**Opdrachten**
A – Beantwoord de volgende vragen met behulp van het fragment over de vreemdelingenbewaring.
(i) Op welke datum is eiser in bewaring gesteld?
(ii) Wat heeft verweerder op 29 oktober 2008 ingezonden?
(iii) Door welke rechter is de uitspraak gedaan?
B – Leg met het fragment over de vreemdelingenbewaring uit waarom de rechtbank het vervolgberoep niet-ontvankelijk verklaarde.
C – Geef het vervolg van het fragment over de vreemdelingenbewaring, te beginnen na de laatste zin.

**Fragment**

De rechtbank oordeelde dat het vervolgberoep niet ontvankelijk was, omdat artikel 96, eerste lid, van de Vreemdelingenwet 2000 bepaalt dat een vervolgberoep alleen kan worden ingediend als het eerste beroep ongegrond is verklaard. Aangezien het onderhavige beroep was ingesteld voordat de rechtbank het eerste beroep had beoordeeld, was de eiser niet-ontvankelijk in zijn beroep. De rechtbank heeft de zaak behandeld in enkelvoudige kamer en heeft de beslissing op 6 november 2008 openbaar uitgesproken. De uitspraak is gedaan door rechter E.H.M. Druijf, in aanwezigheid van griffier W.G.M. de Boer.

Uitspraak

RECHTBANK ’s-GRAVENHAGE
Nevenzittingsplaats ’s-Hertogenbosch
Sector bestuursrecht
Zaaknummer: AWB 08/38345
Uitspraak van de enkelvoudige kamer van 6 november 2008
inzake
[eiser],
geboren op [1985],
nationaliteit Marokkaanse,
verblijvende te Zaandam in de penitentiaire inrichting (detentieboot),
eiser,
gemachtigde mr. S. Karkache,
tegen
de staatssecretaris van Justitie,
te Den Haag,
verweerder.
Procesverloop
Op 14 oktober 2008 is eiser op grond van artikel 59, eerste lid, aanhef en onder a, van de Vreemdelingenwet 2000 (Vw 2000) in bewaring gesteld.
Eiser heeft op 27 oktober 2008 beroep ingesteld tegen de (omgezette) maatregel van bewaring van 15 oktober 2008. Voorts is om schadevergoeding verzocht.
Naar aanleiding van het beroep heeft verweerder op 29 oktober 2008 een voortgangsrapportage ingezonden. De gemachtigde van eiser heeft hierop, na daartoe in de gelegenheid te zijn gesteld, gereageerd bij schrijven van 30 oktober 2008.
Bij uitspraak van de rechtbank, zittinghoudende te ’s-Hertogenbosch, van 3 november 2008, is het eerste beroep, strekkende tot opheffing van de vreemdelingenbewaring, ongegrond verklaard.
De rechtbank heeft vervolgens het vooronderzoek gesloten en bepaald dat het onderzoek ter zitting achterwege kan blijven.
Overwegingen
1. De eerste vraag waarvoor de rechtbank zich thans gesteld ziet en die beantwoording behoeft is of het beroep dat op 27 oktober 2008 is ingediend moet worden aangemerkt als een beroep op grond van artikel 94, eerste lid van de Vw2000 of als een vervolgberoep op grond van artikel 96, eerste lid van die wet.

**Aangeleverd materiaal**
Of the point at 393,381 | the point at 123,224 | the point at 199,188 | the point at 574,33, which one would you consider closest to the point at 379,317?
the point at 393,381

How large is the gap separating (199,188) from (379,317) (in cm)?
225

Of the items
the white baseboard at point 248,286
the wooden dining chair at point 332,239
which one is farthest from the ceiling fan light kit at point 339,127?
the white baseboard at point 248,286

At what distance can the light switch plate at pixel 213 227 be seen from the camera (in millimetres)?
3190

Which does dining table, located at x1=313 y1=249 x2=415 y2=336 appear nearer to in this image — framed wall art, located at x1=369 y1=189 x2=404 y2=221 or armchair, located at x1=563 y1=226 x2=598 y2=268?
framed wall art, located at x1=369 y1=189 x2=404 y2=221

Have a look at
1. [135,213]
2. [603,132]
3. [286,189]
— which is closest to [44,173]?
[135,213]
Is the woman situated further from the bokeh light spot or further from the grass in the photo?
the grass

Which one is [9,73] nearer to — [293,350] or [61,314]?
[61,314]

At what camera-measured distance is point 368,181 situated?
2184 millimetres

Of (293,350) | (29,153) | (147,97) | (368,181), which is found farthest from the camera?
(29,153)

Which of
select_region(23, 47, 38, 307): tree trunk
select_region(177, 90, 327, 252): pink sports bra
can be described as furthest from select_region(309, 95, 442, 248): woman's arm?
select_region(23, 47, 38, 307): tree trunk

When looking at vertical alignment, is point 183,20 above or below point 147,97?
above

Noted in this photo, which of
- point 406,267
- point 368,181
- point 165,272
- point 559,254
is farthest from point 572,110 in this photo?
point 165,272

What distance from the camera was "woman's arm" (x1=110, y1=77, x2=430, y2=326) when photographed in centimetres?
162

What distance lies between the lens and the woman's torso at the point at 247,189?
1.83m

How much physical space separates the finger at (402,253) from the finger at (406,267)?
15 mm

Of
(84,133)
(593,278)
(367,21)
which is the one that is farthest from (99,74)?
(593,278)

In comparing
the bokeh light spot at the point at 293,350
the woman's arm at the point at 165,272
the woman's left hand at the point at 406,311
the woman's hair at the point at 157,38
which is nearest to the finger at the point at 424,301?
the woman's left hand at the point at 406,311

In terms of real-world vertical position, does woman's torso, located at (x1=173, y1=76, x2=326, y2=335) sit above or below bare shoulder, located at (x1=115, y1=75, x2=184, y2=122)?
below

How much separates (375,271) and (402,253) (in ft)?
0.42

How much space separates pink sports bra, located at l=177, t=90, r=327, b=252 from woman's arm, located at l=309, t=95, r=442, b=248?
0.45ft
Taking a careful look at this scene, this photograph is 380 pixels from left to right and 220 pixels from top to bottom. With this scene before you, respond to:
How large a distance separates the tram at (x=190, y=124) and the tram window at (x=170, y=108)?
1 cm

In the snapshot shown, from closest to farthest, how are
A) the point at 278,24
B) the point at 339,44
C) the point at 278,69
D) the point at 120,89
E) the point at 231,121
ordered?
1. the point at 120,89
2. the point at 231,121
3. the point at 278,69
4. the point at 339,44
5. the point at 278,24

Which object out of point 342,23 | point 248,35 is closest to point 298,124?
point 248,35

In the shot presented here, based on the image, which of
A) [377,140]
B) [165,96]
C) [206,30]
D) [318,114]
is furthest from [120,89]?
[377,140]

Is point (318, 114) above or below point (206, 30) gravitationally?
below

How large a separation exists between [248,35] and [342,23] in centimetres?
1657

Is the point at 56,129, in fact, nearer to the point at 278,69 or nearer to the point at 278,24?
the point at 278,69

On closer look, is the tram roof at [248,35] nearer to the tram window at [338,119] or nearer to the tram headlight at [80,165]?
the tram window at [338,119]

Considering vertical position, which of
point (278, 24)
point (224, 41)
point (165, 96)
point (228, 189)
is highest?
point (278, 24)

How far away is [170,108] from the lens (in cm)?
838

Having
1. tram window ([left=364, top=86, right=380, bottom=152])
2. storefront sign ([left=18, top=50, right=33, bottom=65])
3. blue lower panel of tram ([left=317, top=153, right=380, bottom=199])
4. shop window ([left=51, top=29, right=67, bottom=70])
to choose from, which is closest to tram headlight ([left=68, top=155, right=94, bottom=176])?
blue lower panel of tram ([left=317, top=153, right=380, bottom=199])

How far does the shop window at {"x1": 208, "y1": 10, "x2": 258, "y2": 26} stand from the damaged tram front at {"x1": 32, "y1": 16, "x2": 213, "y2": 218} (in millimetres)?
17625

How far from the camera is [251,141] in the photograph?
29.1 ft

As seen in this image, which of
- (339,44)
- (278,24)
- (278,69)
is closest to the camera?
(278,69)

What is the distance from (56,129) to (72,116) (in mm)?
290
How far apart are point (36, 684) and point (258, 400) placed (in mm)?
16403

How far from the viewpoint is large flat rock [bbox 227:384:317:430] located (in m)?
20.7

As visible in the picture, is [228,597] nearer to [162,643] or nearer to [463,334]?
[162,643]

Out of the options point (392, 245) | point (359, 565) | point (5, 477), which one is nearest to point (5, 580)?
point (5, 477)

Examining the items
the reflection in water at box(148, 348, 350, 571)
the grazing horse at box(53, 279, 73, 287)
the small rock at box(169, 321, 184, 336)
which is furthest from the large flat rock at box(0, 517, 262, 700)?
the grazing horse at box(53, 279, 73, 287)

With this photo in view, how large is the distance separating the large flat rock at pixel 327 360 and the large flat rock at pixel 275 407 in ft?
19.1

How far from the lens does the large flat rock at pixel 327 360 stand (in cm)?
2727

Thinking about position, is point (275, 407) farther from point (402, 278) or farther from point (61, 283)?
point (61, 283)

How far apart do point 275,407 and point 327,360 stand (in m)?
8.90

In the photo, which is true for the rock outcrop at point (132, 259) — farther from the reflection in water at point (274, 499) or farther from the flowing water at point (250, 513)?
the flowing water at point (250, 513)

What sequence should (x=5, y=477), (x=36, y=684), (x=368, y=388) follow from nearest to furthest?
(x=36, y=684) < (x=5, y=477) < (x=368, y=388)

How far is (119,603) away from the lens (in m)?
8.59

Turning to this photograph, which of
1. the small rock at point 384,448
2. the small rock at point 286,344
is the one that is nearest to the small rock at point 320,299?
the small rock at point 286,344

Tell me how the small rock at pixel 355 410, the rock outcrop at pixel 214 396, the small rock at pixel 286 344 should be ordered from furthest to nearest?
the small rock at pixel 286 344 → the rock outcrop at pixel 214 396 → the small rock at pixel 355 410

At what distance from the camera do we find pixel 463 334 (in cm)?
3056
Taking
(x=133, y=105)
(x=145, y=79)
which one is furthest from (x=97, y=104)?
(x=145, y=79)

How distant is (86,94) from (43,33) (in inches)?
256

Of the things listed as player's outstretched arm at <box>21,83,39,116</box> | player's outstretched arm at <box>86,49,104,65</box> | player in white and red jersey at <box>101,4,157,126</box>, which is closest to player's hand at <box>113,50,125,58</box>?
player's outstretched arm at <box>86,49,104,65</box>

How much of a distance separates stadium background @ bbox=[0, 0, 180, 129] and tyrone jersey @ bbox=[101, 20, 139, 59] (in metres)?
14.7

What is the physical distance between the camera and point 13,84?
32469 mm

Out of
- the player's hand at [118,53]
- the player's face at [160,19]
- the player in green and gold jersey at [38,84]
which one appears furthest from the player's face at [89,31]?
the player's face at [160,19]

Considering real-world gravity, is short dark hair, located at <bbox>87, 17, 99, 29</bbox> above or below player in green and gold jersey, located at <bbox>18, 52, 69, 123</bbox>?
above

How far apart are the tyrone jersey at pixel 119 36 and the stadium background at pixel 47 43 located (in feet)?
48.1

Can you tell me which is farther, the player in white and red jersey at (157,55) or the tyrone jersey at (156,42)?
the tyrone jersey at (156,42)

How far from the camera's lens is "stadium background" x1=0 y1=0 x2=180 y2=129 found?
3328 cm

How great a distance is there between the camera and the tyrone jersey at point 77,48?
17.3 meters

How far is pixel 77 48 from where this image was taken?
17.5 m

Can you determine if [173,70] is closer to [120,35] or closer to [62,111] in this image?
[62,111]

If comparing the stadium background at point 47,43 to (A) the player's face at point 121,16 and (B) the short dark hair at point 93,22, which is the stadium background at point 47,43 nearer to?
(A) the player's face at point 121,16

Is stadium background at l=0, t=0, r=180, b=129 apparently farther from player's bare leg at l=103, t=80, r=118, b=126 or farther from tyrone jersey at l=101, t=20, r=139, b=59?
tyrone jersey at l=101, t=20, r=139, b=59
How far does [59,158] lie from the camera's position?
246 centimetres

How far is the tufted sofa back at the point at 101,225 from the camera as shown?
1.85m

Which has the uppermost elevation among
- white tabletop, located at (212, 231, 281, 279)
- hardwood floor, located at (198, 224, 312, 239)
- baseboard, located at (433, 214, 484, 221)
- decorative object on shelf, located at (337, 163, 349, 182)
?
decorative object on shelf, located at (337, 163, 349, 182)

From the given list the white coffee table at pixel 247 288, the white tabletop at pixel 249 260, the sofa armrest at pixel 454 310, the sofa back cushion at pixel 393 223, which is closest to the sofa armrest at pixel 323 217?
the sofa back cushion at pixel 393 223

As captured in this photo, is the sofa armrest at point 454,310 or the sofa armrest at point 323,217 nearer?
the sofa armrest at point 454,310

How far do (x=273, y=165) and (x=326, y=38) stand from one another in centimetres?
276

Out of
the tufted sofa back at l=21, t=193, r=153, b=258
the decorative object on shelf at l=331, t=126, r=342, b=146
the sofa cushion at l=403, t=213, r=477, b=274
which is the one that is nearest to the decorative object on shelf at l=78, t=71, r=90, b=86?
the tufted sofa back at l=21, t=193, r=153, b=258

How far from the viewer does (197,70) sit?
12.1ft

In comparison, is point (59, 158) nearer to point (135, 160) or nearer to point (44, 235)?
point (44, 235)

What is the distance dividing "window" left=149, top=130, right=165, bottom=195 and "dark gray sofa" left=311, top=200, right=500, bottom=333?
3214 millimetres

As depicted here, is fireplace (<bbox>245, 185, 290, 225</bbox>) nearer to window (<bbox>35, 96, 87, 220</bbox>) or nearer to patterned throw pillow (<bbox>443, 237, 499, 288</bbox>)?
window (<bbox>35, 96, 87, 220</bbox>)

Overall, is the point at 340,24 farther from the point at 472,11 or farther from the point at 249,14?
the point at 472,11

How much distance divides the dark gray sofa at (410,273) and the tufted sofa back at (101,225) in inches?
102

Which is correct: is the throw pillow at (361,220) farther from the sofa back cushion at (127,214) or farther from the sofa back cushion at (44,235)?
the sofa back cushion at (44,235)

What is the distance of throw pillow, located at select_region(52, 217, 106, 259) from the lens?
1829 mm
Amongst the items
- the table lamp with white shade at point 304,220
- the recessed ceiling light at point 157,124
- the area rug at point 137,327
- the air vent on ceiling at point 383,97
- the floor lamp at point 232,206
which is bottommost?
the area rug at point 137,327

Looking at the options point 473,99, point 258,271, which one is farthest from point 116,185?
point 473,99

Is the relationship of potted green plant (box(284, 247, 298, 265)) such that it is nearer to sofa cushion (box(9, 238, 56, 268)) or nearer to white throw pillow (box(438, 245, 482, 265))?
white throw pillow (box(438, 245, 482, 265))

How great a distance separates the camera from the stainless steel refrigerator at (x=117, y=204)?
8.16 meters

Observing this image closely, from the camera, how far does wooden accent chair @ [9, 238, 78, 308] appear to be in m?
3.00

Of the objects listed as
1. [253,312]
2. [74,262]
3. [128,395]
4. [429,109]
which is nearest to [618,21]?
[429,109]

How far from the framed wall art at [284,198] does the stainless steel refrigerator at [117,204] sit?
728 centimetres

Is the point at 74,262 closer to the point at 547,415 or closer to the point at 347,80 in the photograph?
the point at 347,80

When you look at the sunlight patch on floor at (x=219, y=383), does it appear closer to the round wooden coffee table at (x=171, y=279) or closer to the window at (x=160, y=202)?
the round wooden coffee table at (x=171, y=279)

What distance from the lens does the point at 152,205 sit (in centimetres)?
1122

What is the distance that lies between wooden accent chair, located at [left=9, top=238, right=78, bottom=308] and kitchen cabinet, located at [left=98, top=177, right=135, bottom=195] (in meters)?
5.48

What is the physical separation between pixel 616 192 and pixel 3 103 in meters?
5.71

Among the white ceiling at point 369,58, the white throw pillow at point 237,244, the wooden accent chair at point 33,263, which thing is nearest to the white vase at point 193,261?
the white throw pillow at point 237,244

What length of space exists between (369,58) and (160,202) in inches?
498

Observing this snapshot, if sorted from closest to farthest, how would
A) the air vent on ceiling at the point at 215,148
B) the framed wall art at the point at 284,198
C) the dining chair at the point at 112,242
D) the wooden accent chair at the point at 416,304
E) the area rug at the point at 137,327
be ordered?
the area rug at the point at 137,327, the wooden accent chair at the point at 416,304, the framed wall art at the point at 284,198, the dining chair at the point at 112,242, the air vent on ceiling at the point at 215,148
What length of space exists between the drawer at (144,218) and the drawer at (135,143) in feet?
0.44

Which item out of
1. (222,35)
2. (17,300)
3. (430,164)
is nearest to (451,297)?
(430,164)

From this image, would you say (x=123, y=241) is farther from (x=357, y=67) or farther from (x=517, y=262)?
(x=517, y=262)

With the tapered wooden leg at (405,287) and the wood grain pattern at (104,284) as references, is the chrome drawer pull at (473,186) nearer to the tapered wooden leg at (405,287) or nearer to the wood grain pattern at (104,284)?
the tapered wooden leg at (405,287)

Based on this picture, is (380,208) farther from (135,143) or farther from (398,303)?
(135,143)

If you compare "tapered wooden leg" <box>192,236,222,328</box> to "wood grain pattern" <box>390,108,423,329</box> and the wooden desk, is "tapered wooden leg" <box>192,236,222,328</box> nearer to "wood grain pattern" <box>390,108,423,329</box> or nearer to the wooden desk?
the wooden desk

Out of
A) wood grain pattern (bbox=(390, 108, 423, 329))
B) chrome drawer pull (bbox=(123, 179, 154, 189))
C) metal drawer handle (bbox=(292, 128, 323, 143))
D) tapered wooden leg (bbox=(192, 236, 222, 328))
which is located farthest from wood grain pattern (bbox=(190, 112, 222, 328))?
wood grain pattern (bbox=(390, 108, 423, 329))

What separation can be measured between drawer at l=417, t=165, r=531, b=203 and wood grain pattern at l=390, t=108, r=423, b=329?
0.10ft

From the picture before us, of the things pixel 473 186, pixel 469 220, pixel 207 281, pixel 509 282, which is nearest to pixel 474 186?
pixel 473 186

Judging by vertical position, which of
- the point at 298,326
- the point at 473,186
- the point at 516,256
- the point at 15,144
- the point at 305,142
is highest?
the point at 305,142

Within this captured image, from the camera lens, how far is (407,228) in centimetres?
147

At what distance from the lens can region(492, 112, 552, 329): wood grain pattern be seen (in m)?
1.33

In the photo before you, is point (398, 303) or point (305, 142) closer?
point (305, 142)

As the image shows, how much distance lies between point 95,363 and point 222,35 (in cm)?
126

**Antwoorden**
A –
(i) Op 14 oktober 2008.
(ii) Een voortgangsrapportage.
(iii) Door rechter E.H.M. Druijf.

B – Volgens artikel 96, eerste lid, van de Vreemdelingenwet 2000 kan een vervolgberoep alleen worden ingediend als het eerste beroep ongegrond is verklaard. Dit beroep was ingesteld voordat de rechtbank het eerste beroep had beoordeeld, dus was de eiser niet-ontvankelijk.

C –
Vast staat dat, nadat eiser op 14 oktober 2008 in bewaring is gesteld, op 15 oktober 2008 een eerste beroep is ingediend. Dit beroep is behandeld ter zitting van de rechtbank van 27 oktober 2008. Nog diezelfde dag en nog voordat de rechtbank uitspraak op het eerste beroep heeft gedaan, heeft eiser opnieuw beroep ingesteld.
Naar het oordeel van de rechtbank kan dit beroep niet anders worden aangeduid dan als een vervolgberoep op grond van artikel 96, eerste lid van de Vw2000. Immers, het eerste beroep van 15 oktober 2008 is in behandeling genomen door de rechtbank en heeft uiteindelijk geleid tot de zitting van 27 oktober 2008 waar de rechtmatigheid van de bewaring is onderzocht.
De stelling van eisers gemachtigde dat het beroep louter ziet op de omzetting van de bewaring naar de b-grond leidt niet tot een ander oordeel, nu het eerste beroep ook wordt geacht te zijn gericht tegen het voortduren van de bewaring op grond van artikel 59, eerste lid onder b, van de Vw2000. Zulks is ook expliciet overwogen in de uitspraak van de rechtbank van 3 november 2008 op het eerste beroep.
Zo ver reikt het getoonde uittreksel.